Page text:
[Start of section]

In the world of sport and learning in fitness, that can be a learning style which could potentially be from a video. However, that video is only beneficial for the person who has never seen that video before and needs a reference about what the movement looks like. For people who have seen the video before, their inputs would be a verbal explanation of the points of performance followed by a discussion about how they did. This process would be broken down by a coach asking a client to do these things:
- The coach asking the client to video their movement (or watch it live)
- The coach telling the client to focus on 3 specific things
- Together, the coach and client discuss how the rep went - the client tells the coach which things she did well, and which things she could improve on, and what is her strategy to improve the next rep.
It is through that process that a person actually learns and can improve because it gives proper inputs right back to them.
I had to ask Whitney for an example at this point
For somebody who wants to move faster or more efficiently how do you help them identify if they are moving efficiently?
Initially, Whitney looks at the entire movement they are trying to do. She asks herself:
- Do they have movement proficiency, aka mobility?
- If they move well, wonderful, move on (below)

[End of section]

Given data:
[Start of section]

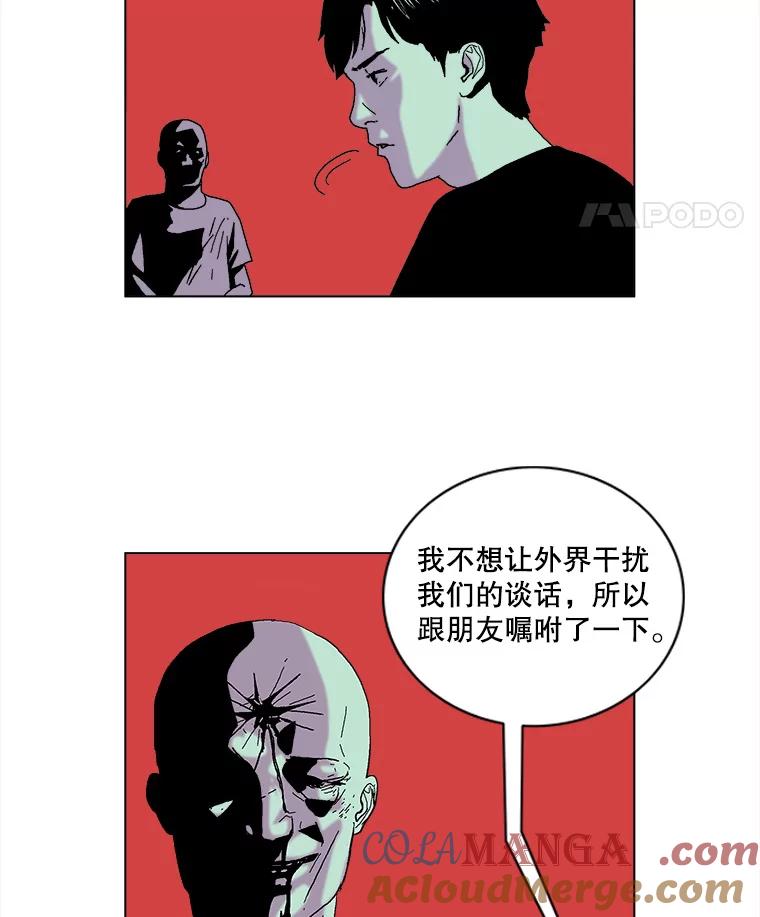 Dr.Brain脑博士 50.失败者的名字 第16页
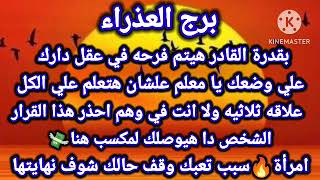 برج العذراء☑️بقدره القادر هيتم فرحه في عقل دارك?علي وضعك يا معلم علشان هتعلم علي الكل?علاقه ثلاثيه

[End of section]

Activity:
Answer these questions from the fitness coaching text:
1. For whom is a video of the movement beneficial?
2. How many specific things does the coach tell the client to focus on?
3. What does Whitney look at initially?
The data has no connection to the fitness coaching text.

Exercise response:
1. The person who has never seen that video before and needs a reference for what the movement looks like.
2. Three.
3. The entire movement the person is trying to do.